▶ Task requirements: Reproduce verbatim the stretch of the entries below from the line containing "In relation to" through the line containing "5. pixel 600 123", including both of those lines.

Spatial relation data:
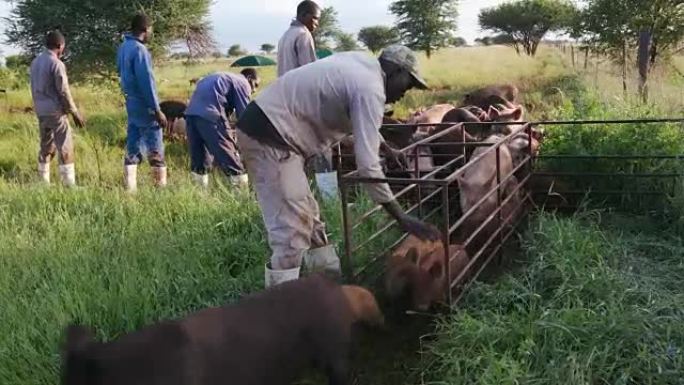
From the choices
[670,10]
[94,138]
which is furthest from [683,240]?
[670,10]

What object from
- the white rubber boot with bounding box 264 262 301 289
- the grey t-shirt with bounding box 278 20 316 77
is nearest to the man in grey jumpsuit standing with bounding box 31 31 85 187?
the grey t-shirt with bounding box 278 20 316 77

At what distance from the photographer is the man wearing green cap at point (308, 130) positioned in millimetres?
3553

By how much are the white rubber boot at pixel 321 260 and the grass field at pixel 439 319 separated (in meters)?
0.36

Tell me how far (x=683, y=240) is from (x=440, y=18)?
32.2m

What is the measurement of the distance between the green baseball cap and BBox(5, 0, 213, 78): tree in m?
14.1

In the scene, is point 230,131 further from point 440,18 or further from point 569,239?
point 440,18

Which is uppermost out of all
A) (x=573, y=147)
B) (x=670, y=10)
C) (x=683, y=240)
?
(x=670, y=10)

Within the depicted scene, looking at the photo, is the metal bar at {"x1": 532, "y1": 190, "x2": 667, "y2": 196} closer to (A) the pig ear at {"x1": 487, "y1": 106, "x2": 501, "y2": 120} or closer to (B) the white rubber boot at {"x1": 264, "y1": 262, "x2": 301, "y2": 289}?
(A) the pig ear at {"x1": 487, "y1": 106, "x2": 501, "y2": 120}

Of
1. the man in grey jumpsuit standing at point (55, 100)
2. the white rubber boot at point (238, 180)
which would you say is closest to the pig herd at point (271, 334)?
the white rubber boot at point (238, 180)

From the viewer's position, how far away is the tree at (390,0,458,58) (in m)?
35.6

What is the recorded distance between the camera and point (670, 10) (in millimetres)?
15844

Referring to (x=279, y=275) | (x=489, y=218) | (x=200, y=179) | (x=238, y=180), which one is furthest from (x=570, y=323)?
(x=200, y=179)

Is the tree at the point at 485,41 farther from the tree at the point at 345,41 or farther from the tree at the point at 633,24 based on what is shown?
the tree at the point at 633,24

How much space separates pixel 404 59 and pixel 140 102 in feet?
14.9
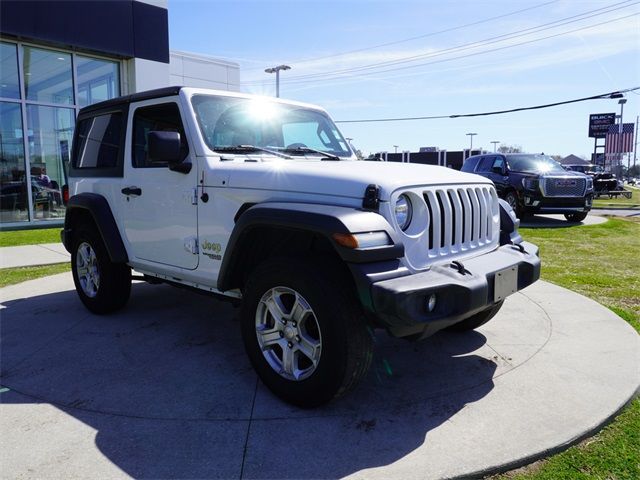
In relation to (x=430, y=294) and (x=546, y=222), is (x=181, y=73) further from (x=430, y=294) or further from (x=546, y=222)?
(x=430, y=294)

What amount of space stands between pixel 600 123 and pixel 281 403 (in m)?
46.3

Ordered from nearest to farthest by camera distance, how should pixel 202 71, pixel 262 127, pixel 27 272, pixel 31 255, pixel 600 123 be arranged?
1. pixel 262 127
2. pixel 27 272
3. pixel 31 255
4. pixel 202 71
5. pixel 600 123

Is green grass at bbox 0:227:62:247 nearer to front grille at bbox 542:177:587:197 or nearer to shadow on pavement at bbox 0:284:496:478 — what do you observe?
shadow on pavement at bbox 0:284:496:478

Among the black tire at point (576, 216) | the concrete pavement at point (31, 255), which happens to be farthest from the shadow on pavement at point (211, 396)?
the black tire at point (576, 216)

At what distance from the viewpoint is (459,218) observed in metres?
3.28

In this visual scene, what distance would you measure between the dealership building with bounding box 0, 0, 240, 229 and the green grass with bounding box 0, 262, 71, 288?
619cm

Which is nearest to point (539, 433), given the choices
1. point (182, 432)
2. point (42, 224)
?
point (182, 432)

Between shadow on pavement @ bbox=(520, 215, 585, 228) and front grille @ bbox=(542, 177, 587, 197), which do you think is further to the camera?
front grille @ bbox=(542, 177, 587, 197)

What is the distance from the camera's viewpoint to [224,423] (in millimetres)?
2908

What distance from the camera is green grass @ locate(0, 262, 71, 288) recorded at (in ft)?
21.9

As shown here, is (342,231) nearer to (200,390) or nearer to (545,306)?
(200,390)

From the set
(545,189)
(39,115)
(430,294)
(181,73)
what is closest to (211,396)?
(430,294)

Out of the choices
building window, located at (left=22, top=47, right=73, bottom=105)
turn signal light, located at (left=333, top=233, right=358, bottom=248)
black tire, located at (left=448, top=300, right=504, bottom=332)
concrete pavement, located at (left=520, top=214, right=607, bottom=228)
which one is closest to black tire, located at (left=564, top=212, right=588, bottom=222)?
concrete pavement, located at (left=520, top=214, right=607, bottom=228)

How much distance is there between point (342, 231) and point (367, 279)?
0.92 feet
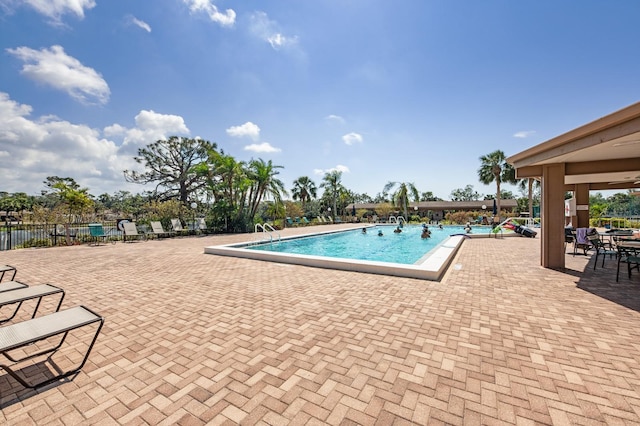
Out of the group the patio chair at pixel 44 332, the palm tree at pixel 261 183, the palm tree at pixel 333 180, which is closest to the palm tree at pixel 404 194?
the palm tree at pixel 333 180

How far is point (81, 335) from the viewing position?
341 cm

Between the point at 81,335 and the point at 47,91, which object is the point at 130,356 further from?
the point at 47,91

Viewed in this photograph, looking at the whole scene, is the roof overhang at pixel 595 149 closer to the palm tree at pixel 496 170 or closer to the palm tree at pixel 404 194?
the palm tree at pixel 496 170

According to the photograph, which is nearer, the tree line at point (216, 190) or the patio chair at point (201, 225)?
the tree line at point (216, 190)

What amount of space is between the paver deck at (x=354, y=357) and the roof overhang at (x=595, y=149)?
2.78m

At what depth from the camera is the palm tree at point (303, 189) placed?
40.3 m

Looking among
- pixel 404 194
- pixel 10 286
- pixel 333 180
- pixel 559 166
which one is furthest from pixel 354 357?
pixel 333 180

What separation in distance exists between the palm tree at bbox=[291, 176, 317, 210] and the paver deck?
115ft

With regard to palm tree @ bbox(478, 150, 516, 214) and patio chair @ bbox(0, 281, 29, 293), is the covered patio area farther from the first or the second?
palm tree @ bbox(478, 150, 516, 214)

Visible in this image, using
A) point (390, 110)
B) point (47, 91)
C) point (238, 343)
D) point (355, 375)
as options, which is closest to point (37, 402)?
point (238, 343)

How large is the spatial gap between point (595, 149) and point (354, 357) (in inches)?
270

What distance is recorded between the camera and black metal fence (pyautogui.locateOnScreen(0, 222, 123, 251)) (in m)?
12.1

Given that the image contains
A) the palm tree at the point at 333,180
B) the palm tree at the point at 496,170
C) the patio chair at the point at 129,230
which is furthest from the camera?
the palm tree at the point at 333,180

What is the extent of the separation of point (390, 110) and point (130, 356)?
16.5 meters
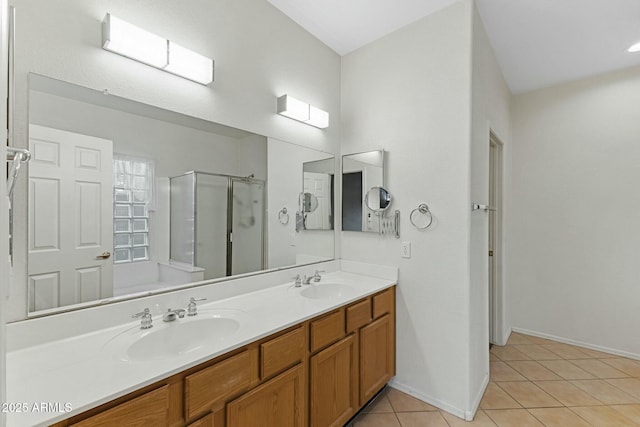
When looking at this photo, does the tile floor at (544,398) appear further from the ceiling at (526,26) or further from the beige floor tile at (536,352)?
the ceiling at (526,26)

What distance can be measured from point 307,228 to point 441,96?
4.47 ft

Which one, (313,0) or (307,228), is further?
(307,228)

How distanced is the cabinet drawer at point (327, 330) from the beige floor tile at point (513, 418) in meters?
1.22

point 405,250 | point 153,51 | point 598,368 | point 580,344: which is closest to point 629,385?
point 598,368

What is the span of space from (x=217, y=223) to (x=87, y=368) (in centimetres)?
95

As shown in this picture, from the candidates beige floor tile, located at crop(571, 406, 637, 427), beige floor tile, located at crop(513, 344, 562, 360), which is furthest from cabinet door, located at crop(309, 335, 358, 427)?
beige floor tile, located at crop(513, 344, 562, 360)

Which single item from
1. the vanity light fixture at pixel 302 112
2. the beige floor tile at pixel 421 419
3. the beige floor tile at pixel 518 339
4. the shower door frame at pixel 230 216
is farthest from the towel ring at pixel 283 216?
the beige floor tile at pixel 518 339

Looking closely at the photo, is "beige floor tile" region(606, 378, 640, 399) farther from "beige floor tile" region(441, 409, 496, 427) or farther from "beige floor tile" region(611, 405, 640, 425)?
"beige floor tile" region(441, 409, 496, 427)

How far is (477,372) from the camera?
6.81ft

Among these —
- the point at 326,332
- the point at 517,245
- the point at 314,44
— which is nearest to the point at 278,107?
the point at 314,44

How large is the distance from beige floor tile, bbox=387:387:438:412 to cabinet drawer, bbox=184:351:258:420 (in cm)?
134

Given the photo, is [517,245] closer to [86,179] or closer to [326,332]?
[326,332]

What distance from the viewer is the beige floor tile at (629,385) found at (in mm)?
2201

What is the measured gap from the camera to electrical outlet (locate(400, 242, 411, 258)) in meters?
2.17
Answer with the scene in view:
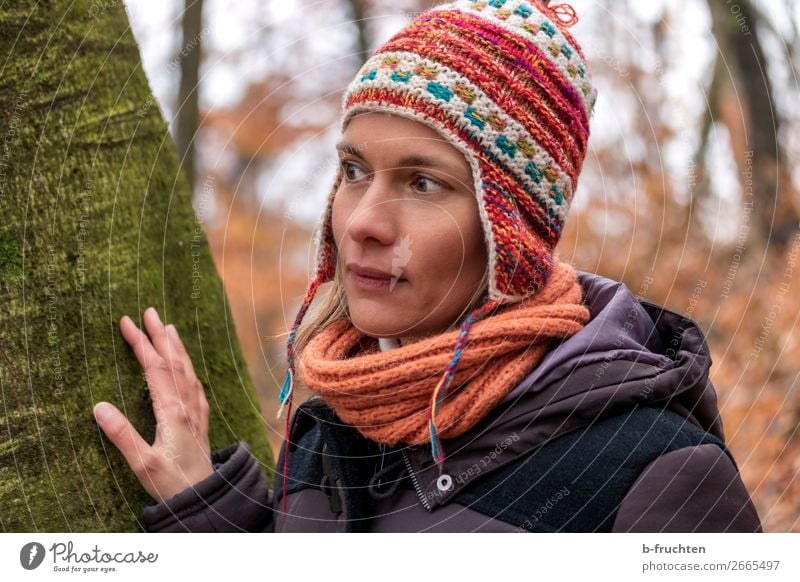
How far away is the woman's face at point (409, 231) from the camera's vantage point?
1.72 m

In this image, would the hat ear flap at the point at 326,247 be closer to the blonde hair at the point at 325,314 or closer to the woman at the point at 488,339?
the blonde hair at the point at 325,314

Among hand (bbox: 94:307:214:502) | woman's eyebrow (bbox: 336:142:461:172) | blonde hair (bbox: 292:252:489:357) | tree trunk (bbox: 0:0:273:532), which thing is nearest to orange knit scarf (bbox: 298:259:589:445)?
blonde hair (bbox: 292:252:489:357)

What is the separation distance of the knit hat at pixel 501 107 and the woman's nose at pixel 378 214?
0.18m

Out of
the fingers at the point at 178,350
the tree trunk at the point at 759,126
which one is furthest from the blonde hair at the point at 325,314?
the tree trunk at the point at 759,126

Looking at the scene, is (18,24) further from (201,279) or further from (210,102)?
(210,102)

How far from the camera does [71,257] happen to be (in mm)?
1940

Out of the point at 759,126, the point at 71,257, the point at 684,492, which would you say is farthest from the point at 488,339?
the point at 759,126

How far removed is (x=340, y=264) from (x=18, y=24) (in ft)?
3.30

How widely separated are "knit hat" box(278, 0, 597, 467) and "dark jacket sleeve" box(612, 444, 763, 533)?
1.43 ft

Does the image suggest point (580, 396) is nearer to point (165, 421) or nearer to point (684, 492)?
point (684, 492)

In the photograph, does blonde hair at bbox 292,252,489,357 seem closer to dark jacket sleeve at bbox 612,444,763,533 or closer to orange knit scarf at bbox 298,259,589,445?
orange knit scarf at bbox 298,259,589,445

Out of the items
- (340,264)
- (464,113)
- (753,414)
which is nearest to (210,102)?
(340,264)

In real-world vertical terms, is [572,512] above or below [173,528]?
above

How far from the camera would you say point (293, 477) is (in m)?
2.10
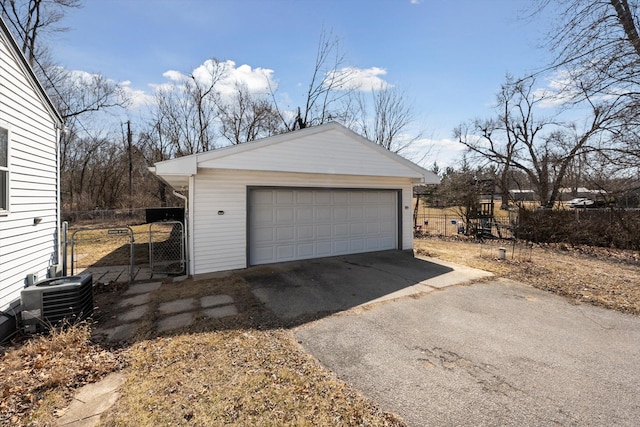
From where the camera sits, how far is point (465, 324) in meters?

▶ Finished exercise:
In relation to (x=430, y=294) and (x=546, y=222), is (x=181, y=73) further from (x=430, y=294) or further from (x=546, y=222)?
(x=430, y=294)

What amount of space stands between pixel 600 123 and pixel 281 403 (in m)?
46.3

Ordered from nearest to farthest by camera distance, how should pixel 202 71, pixel 262 127, pixel 27 272, pixel 31 255, pixel 600 123 be arranged?
1. pixel 262 127
2. pixel 27 272
3. pixel 31 255
4. pixel 202 71
5. pixel 600 123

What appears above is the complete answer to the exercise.